> **Quoted text**:
Vol. 2 No. 11 (November, 1992) pp. 187-188
CLOAK AND GAVEL: FBI WIRETAPS, BUGS, INFORMERS, AND THE SUPREME
COURT by Alexander Charns. Champaign, Illinois: University of
Illinois, 1992. 206 pp. Cloth $24.95.
Reviewed by David M. O'Brien, Department of Government and
Foreign Affairs, University of Virginia.
This engaging and often disturbing book sheds new light on the
illegal and unethical activities of the Federal Bureau of
Investigation (FBI), along with some Supreme Court justices'
highly questionable associations and unethical collaboration with
the bureau. Based primarily on FBI files, Alexander Charns, a
practicing attorney, begins by recounting his eight year-long
litigation battle to force the bureau to release under the
Freedom of Information Act its files on the Supreme Court and
individual justices. In addition, Charns draws on several of the
justices' papers at the Library of Congress and, notably,
obtained access to Justice Abe Fortas's papers, which are located
at Yale University and closed to the public until the year 2000.
The obsession of FBI director J. Edgar Hoover with combating
Communism and Left-wing "subversives" through
infiltration, wiretapping, and bugging has been well documented
elsewhere. But, the extent to which Hoover directed his campaign
at the Court has not received much attention. That, of course,
has been largely because the FBI's files have remained secret.
And that is where Charns's persistence and research makes a
genuine contribution. His story of the FBI and federal judges'
collaboration remains far from complete, to be sure, due to the
bureau's secret filing systems, destruction of records, and
censorship of materials that have been made available. Yet,
Charns reveals that Hoover made it a practice to try to curry
favor with some justices, to promote or cut short the careers of
others, and to otherwise influence the federal judiciary.
Moreover, between 1945 and 1974 at least twelve justices were
overheard in more than 100 wiretapped conversations and Charns
establishes some highly inappropriate connections between Hoover
and members of the Supreme Court and the federal judiciary.
Not surprisingly, as with much of the Washington community Hoover
sought covert access to and influence in the Court. And as the
Warren Court moved in more liberal directions when dealing with
alleged Communists in the 1950s and then the rights of the
accused in the 1960s, Hoover became increasingly concerned.
Hoover persuaded Court employees to inform FBI agents about the
Court's deliberations, for example, in the case of Ethel and
Julius Rosenberg. Later, he directed an investigation of Earl
Warren and maintained files on Justice William 0. Douglas, among
other justices, that included material obtained through
unauthorized wiretaps. On the basis the latter material,
according to Charns, Hoover may have dissuaded President Harry
Truman from elevating Justice Douglas to chief justice in 1946.
But, on this score Charns's evidence appears weak and
circumstantial. And the competing influences and pressures on
Truman when naming his friend Fred Vinson to the Court's center
chair are greater and more complex that Charns concedes. In
illuminating detail, however, Charns recounts how almost two
decades later Hoover armed Representative Gerald R. Ford with his
file on Douglas prior to Ford's bungled attempt to impeach the
justice in the House of Representatives.

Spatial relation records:
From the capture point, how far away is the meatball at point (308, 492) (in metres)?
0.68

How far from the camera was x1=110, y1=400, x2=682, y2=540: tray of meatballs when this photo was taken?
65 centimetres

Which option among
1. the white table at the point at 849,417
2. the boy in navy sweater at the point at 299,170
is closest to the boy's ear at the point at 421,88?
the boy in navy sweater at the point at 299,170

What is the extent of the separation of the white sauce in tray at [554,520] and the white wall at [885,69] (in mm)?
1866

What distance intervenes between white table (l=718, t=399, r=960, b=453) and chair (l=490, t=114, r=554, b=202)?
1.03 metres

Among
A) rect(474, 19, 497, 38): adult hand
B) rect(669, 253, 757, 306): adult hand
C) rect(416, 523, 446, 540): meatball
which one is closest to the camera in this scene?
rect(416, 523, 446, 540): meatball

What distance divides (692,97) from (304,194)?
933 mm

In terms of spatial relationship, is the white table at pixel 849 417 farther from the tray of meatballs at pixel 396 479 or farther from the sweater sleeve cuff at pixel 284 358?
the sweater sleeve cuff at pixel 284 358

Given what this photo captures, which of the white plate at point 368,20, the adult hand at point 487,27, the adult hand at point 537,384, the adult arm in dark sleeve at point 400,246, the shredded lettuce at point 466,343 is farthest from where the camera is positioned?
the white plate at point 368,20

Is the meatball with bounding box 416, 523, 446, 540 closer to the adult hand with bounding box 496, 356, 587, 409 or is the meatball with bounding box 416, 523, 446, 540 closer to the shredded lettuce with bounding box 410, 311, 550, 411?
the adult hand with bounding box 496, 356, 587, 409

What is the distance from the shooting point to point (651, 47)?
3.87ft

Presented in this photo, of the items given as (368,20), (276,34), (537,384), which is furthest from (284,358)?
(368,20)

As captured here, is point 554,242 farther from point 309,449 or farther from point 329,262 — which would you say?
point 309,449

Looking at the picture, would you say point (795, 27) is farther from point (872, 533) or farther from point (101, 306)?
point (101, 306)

> **What you should do**: Update the stretch of the book review from "Vol. 2 No. 11" through "pp. Cloth $24.95." so that "Cloth" becomes "Paper". The records have no connection to the book review.

> **Written reply**:
Vol. 2 No. 11 (November, 1992) pp. 187-188
CLOAK AND GAVEL: FBI WIRETAPS, BUGS, INFORMERS, AND THE SUPREME
COURT by Alexander Charns. Champaign, Illinois: University of
Illinois, 1992. 206 pp. Paper $24.95.